I have a '52 plate Mk 2.5 1.8 which recently suffered a flood in the passenger foot well. (Parked facing downhill in heavy rain!) Initially the engine would not start, but after some drying out the engine started, but ran roughly. Now after further drying out the engine and car run as well as before but the check engine light is on and the only fault code showing is P1562, “battery voltage low”. (The fault code returns immediately after clearing it.) This fault code seems to be a common problem but without a clear remedy. I wonder if anyone has ignored this fault and can say what happened? I don’t think my battery is in the prime of life, the off-load voltage reads 12.15 volts. Is this enough to trigger the P1562 fault? As yet I haven’t gone as far as unplugging all the cables to the engine computer and cleaning the contacts.
The p1562 has more to do with the wiring to the ecu.

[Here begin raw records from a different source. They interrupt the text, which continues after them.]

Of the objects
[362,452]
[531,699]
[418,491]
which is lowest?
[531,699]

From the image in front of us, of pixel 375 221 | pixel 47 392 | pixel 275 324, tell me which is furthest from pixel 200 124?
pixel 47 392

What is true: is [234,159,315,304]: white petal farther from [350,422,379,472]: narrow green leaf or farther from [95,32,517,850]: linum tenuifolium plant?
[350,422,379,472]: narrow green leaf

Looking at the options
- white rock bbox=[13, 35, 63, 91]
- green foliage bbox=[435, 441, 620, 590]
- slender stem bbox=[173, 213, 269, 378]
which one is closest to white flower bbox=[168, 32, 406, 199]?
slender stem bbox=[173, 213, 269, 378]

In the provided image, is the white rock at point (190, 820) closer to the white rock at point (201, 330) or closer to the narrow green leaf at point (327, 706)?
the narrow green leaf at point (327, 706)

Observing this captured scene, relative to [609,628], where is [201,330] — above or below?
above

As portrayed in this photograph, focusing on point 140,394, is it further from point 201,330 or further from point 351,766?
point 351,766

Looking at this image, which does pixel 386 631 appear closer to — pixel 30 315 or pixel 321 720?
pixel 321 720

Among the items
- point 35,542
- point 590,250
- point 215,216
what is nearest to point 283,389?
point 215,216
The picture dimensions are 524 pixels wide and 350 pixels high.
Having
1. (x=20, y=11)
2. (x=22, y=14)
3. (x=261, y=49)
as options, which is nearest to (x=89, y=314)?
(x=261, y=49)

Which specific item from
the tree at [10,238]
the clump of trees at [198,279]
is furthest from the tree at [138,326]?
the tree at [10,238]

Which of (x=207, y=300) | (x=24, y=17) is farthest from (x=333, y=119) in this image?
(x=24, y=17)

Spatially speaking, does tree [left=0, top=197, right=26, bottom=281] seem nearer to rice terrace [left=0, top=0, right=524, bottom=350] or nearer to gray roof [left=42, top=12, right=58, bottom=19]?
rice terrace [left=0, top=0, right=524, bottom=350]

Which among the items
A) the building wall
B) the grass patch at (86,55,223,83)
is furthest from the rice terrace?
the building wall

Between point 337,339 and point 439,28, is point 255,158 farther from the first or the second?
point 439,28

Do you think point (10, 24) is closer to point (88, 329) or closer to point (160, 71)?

Your battery voltage is a little on the low side but given recent events, this code will be generated by damaged/corroded wiring to your ecu or possibly a residual ecu issue.
The MK2.5 car particularly tends to require attention to the ecu connectors after water ingress. The copper wire is very fine on the MK2.5 and perhaps half the ones I deal with where water has ingressed require one or more of the connector plugs to be replaced with associated stub wiring. Sometimes the wires actually snap out of the connector plug, typically the big one on the left but before that the wire will loose conductivity, signal voltages, etc will drop and your code results.
What did the pins on the ecu look like? If the plugs were particularly difficult to remove(corroded on) or the pins on the ecu look milky/corroded, it is likely that water has got to the fine wiring inside the plugs.
Many thanks, esp rhino666. I will remove the connectors and see what condition they are in. I wonder, do you have any experience on what can happen if the problem is not put right? Can it lead to failure of the engine management computer? I’ll keep an check on the battery voltage.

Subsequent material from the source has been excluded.